1.2 Flash Memory Technology
As opposed to the magnetic storage devices commonly associated with mass data storage appli-
cations, flash memories are a form of electronic or solid-state memory, meaning that they are
able to represent data purely through the use of electronic circuits, with no moving parts. In flash
(and other solid-state memories), a cell - the most basic physical storage element in a memory from
which a value can be meaningfully interpreted - is made up of just a single, specialized field-effect
transistor called a floating gate transistor, or FG-MOSFET [4]. Floating gate transistors are built
with two electrically isolated gates: a control gate (which functions as a normal transistor gate), and
a ”floating” gate that is insulated from both the control gate and the transistor substrate by two
dielectric layers. By constructing the transistor in this way, charged particles (i.e. electrons) can
then be induced onto the floating gate under specific conditions, altering the transistor’s response
to voltages on the control gate.

■ **DATASET**

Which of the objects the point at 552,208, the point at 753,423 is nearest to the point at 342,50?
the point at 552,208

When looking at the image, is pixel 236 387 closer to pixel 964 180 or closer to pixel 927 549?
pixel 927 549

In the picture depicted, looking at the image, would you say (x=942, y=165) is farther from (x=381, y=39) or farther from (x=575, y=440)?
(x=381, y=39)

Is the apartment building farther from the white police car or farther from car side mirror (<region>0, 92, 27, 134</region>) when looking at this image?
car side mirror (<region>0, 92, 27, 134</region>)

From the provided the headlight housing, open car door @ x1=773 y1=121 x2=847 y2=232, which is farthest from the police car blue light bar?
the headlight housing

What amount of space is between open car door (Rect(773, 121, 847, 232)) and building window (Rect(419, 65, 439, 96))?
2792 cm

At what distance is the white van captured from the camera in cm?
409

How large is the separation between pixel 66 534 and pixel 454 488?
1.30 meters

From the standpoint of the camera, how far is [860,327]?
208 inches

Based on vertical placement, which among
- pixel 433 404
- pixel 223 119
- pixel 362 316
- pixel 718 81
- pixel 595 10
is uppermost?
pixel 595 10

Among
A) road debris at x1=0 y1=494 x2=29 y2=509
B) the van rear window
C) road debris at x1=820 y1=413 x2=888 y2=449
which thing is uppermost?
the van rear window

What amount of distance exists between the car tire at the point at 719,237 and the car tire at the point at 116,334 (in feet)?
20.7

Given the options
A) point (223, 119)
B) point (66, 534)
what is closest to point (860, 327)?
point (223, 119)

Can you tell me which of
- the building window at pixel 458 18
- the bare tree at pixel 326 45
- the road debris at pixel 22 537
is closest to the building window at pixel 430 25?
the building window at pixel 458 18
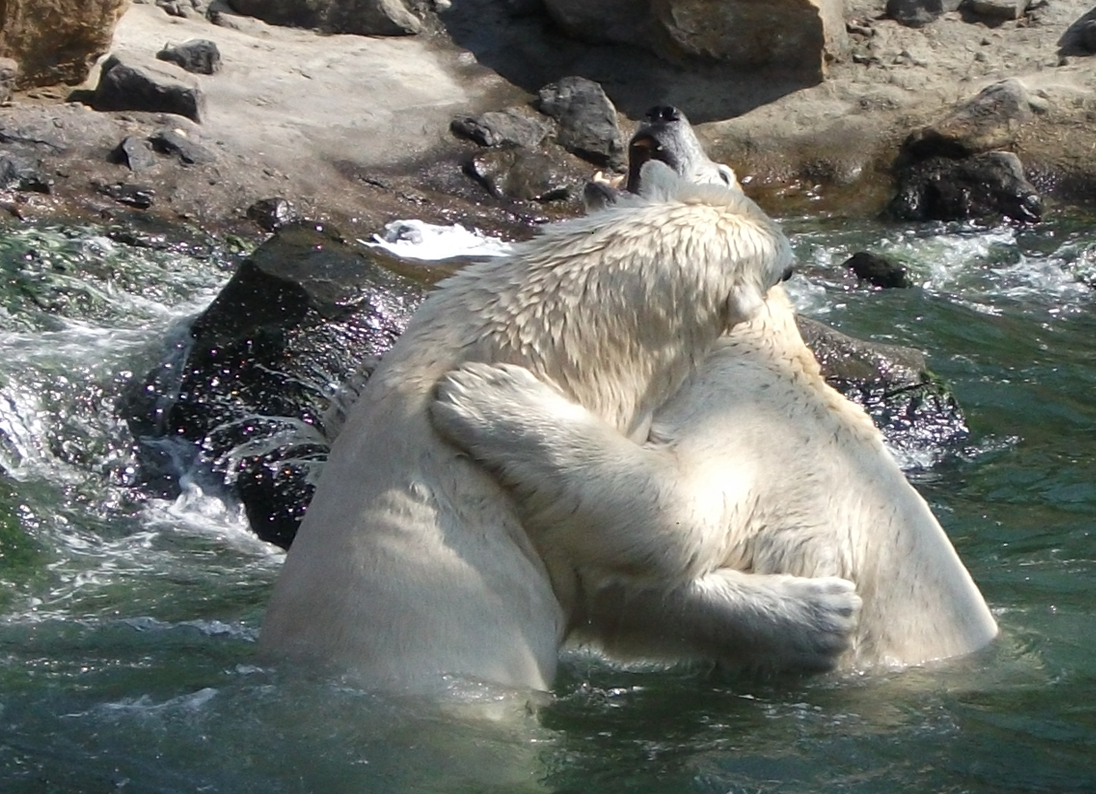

■ **QUESTIONS ON THE MATERIAL**
- a) Answer the following questions using the passage on flash memory technology.
(i) What single component makes up a cell in flash memory?
(ii) What separates the floating gate from the control gate and the transistor substrate?
(iii) What does inducing electrons onto the floating gate alter?
- b) Summarize the passage on flash memory technology in two sentences.
- c) Extend the passage on flash memory technology with further sentences that follow on from its final sentence.

■ **SOLVED TASKS**
- a)
(i) A single, specialized field-effect transistor called a floating gate transistor, or FG-MOSFET.
(ii) Two dielectric layers.
(iii) The transistor's response to voltages on the control gate.

- b) Unlike magnetic storage devices, flash memory is a solid-state memory that represents data purely through electronic circuits with no moving parts, and each of its cells is made up of a single floating gate transistor (FG-MOSFET). This transistor has a control gate and a floating gate insulated by two dielectric layers, so that electrons can be induced onto the floating gate under specific conditions, altering the transistor's response to voltages on the control gate.

- c)
1.2.1 Reading and Writing Flash Cells
FG-MOSFETs are charged via two primary mechanisms: hot-carrier injection and Fowler-Nordheim
tunneling [4], [5]. To utilize hot-carrier injection, a high positive voltage is applied between the
transistor control gate and its source, and a smaller positive voltage is then applied from drain to
source. High current flows from the drain to the source, but some of the charge carriers in that
current have enough energy to overcome the resistance of the oxide surrounding the floating gate
and get trapped. Fowler-Nordheim tunneling takes a slightly different approach: instead of pulling
a current through the transistor to induce charge carriers to move through the oxide (which can
be destructive to the oxide material), Fowler-Nordheim uses a high positive voltage between the
control gate and the transistor substrate to induce a high electric field in the transistor, causing
some electrons to ”tunnel” through the oxide and again embed themselves in the floating gate. In
both cases, charge is removed via tunneling by charging the gate and the substrate with a voltage of
opposite polarity to that used charging (i.e. a voltage drop from the substrate to the control gate).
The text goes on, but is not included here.